For the usual form of fishing which involves casting and spinning, it is the force exerted to cast the lure, combined with its weight which draws out the line from the reel. On the other hand, in fly fishing, it is the weight of the line that is responsible in pulling the lure attached to the leader at the end. The rod movement is dependent on the weight of the line. Upon back casting, the line is extended behind the caster which bends the rod because of its weight.
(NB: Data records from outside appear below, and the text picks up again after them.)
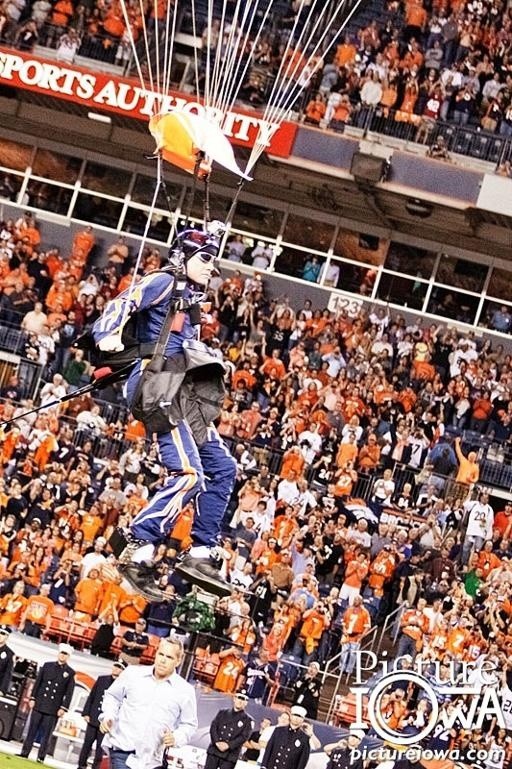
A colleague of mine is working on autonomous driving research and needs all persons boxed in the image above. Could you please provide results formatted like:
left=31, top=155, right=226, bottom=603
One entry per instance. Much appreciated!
left=2, top=214, right=512, bottom=769
left=1, top=0, right=512, bottom=175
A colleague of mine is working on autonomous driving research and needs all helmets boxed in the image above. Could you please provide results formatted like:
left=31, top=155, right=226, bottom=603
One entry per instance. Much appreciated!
left=168, top=229, right=219, bottom=264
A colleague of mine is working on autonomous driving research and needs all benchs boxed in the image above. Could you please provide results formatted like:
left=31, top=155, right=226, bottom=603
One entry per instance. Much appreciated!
left=439, top=424, right=512, bottom=458
left=407, top=119, right=512, bottom=165
left=51, top=711, right=261, bottom=769
left=43, top=532, right=384, bottom=707
left=332, top=691, right=511, bottom=765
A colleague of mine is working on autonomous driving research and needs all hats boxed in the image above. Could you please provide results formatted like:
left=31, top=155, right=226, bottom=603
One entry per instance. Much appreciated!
left=290, top=705, right=307, bottom=718
left=0, top=625, right=12, bottom=635
left=114, top=658, right=128, bottom=670
left=350, top=729, right=365, bottom=740
left=409, top=742, right=422, bottom=749
left=236, top=689, right=249, bottom=701
left=59, top=643, right=74, bottom=655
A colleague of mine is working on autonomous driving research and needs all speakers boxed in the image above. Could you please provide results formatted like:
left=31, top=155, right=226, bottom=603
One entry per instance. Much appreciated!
left=350, top=152, right=386, bottom=182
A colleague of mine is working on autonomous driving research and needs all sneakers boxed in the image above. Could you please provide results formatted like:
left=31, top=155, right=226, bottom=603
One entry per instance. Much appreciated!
left=175, top=545, right=231, bottom=596
left=118, top=541, right=162, bottom=602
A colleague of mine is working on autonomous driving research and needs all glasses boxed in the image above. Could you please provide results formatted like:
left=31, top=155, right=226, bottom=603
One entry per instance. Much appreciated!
left=198, top=253, right=217, bottom=262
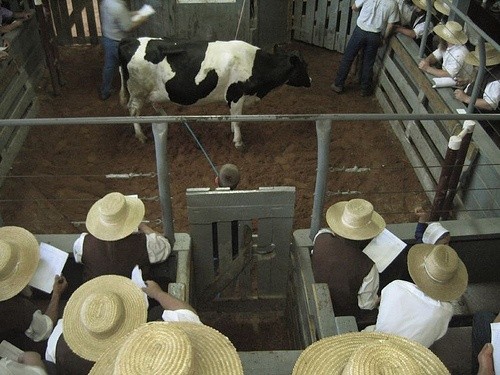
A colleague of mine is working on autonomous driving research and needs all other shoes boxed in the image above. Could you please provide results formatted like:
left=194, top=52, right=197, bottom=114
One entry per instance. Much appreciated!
left=101, top=93, right=109, bottom=101
left=361, top=90, right=366, bottom=96
left=331, top=83, right=343, bottom=93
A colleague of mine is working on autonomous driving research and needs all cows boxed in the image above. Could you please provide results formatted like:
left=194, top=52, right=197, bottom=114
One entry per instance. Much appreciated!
left=117, top=37, right=312, bottom=151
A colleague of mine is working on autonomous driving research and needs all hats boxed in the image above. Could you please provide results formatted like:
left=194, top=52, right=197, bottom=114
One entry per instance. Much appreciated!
left=63, top=274, right=147, bottom=362
left=464, top=43, right=500, bottom=66
left=0, top=225, right=38, bottom=301
left=85, top=192, right=145, bottom=241
left=88, top=321, right=243, bottom=375
left=407, top=243, right=469, bottom=302
left=325, top=197, right=386, bottom=240
left=412, top=0, right=437, bottom=15
left=432, top=20, right=468, bottom=44
left=292, top=332, right=449, bottom=375
left=433, top=0, right=453, bottom=15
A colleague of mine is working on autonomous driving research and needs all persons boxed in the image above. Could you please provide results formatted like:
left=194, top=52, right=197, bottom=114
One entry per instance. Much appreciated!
left=415, top=207, right=451, bottom=244
left=89, top=321, right=245, bottom=375
left=361, top=243, right=468, bottom=348
left=418, top=21, right=500, bottom=128
left=0, top=225, right=68, bottom=360
left=99, top=0, right=148, bottom=101
left=0, top=0, right=48, bottom=60
left=292, top=332, right=451, bottom=375
left=0, top=352, right=48, bottom=375
left=391, top=0, right=453, bottom=57
left=212, top=163, right=252, bottom=278
left=478, top=313, right=500, bottom=375
left=73, top=192, right=171, bottom=310
left=330, top=0, right=400, bottom=96
left=45, top=275, right=200, bottom=375
left=311, top=199, right=386, bottom=320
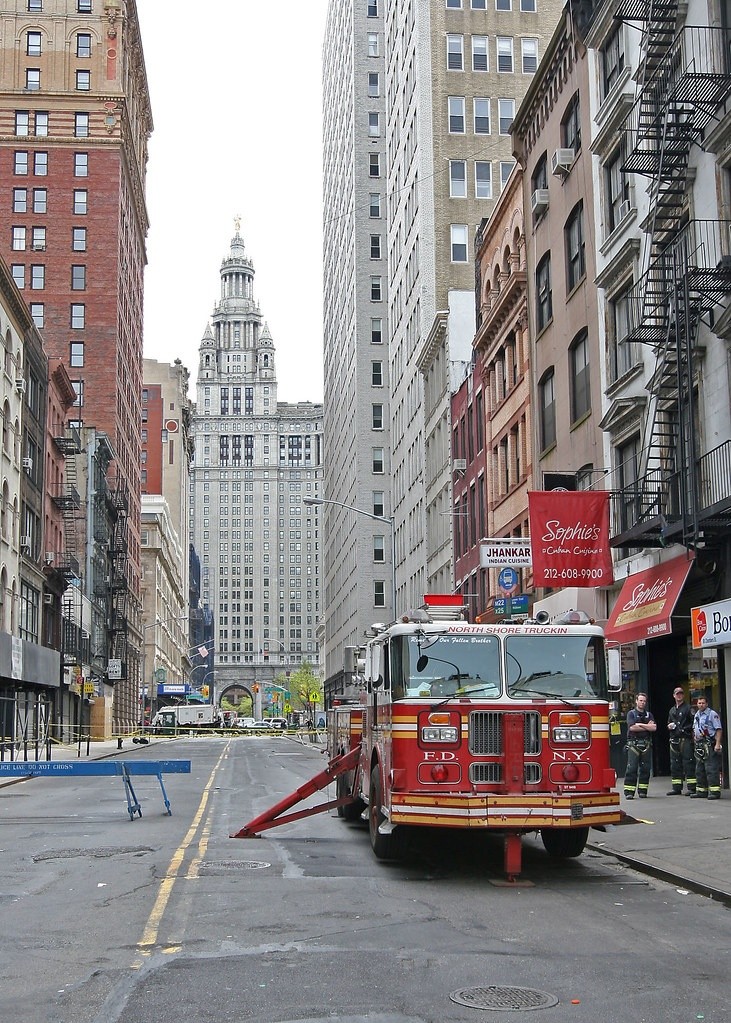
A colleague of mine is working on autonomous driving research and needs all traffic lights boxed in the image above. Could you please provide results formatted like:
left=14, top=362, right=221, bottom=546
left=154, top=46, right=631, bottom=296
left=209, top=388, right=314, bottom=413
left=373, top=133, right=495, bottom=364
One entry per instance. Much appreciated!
left=201, top=686, right=210, bottom=698
left=252, top=684, right=259, bottom=694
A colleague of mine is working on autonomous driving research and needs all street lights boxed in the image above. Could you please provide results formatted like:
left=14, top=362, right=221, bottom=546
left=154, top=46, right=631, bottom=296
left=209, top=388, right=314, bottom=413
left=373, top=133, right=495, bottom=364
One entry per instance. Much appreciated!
left=141, top=614, right=190, bottom=734
left=302, top=495, right=396, bottom=623
left=263, top=637, right=289, bottom=720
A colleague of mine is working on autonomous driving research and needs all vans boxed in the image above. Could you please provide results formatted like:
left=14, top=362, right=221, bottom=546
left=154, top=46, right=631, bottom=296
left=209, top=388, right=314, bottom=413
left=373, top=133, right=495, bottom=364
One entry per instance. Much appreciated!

As the rod straightens, it bends forward, it catapults the line forward, with the lure right behind it, the lure in fly fishing is more correctly termed as flies and bugs since they exhibit a distinct likeness to the creatures that they imitate, as compared to the plugs, spoons and jigs used in the other types of fishing.
The "lures" used for fly fishing, which most properly are
called flies and bugs, in most respects are far more natural, more
lifelike, more genuine representatives of real insects or minnows than
are plugs, spoons, and jigs commonly used in other kinds of fishing.
There are several thousands of flies and bugs available for the avid angler. Classification for each is a Herculean task not to mention identifying them all. For the basis of clarification, a wet fly sinks in water while a dry fly floats. A bug is similar to a dry fly since it also floats. Materials such as cork or light wood are used to make a bug. It usually resembles a frog, mouse, or locust.
Fly fishing can be used to catch most types of game fish such as the trout, American Grayling, Bluegill, Shad, Tarpon, Northern Pike, White Bass, Perch, and Crappie, which actually contributes to its attractiveness to anglers who are just starting. It even seems that these fishes were created just for the fly fishermen's pleasure. Since the fishes are attracted to other fish or creature when they are hungry, a well presented fly or bug will be at the mercy of the fish, or probably the other way around. Only those fish who reside in the deep are not accessed by basic fly fishing methods.